Most people believed firms should have to check their wage rates under moves to close the gender pay gap, according to a new report.

A survey by the Fawcett Society and Unison showed massive support for new laws requiring employers to conduct pay audits, and to take action if differences in rates for men and women were found.

The poll of 1,000 adults also revealed that half of men and a third of women were unaware of the 17 per cent gender pay gap for full time workers.

Campaigners argue that women effectively worked for nothing from October 30 for the rest of the year because of the difference in pay.

The report showed that the highest gender pay gap in the UK was in West Somerset at 52 per cent, compared with just 1.5 per cent in parts of London.

The highest gender pay gap in Scotland was in the Shetland Islands at 31 per cent, in Wales it was in Denbighshire (25 per cent), while the figure for Northern Ireland was 9.5 per cent, said the study.

Ceri Goddard, chief executive of the Fawcett Society, said: “Women effectively received their last pay cheque of the year yesterday.
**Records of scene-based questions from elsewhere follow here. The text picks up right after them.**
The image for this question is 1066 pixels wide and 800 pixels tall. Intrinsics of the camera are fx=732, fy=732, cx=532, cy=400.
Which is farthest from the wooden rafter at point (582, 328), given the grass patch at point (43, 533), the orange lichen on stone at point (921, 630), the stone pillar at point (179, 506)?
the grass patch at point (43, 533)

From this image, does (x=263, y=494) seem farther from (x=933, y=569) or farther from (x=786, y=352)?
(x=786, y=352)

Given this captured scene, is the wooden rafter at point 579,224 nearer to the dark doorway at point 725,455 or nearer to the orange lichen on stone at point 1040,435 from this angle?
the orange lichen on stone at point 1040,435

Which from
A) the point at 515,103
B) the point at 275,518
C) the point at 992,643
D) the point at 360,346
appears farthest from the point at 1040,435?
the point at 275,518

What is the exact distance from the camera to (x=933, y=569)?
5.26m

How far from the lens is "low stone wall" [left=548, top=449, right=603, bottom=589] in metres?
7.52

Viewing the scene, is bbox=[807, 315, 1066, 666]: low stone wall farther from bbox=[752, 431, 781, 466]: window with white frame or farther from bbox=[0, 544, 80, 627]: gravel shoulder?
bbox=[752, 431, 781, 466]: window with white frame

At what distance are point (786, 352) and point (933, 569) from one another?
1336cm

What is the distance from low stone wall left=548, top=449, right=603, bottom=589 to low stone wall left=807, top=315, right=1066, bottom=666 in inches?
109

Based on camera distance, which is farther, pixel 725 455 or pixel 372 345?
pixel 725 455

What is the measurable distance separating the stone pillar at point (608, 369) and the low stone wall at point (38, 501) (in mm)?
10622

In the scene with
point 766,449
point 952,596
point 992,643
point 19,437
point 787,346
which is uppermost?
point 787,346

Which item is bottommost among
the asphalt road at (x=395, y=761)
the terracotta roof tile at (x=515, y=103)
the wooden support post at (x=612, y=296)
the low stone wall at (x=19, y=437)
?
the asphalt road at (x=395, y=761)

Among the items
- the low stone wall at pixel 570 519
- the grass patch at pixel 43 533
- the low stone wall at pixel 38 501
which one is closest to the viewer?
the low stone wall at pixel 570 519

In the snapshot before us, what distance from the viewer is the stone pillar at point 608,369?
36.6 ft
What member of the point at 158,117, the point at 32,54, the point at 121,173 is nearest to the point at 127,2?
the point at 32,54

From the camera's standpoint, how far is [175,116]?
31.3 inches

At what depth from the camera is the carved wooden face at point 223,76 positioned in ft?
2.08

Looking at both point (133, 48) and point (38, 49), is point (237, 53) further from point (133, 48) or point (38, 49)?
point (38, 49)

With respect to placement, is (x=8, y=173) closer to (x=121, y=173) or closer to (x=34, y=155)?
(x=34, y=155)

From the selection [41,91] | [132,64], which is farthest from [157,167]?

As a result of the 17.1 per cent full time gender pay gap, October 30 marks the point in the year when women across Britain can be said to be working for free.

“We cannot afford to let this continue. Government must face the fact that equal pay law isn’t working. With one in three employment discrimination claims being for unequal pay, and cases taking up to 10 years to complete, the tribunal system is at breaking point. On top of that, last year the gender pay gap even got wider.

“The Equality Bill offers a once-in-a-generation opportunity to reformequal pay law and stamp out the pay gap. We urge the Government to place a legal duty on employers to check for and rectify any gender pay gaps – a measure supported by the vast majority of the British public. Women must also be given greater access to justice by enabling representative actions and the use of hypothetical comparators in discrimination claims.

“Women were promised equal pay nearly 40 years ago when the Equal Pay Act was passed. It’s time to finally make good on that pledge.”

Dave Prentis, general secretary of Unison, said: “Forty years after the Equal Pay Act, it is a disgrace that women still earn 17.1 per cent less than men, and Britain has fallen to 78th in the world’s pay inequality league, behind countries like Egypt and Malawi.”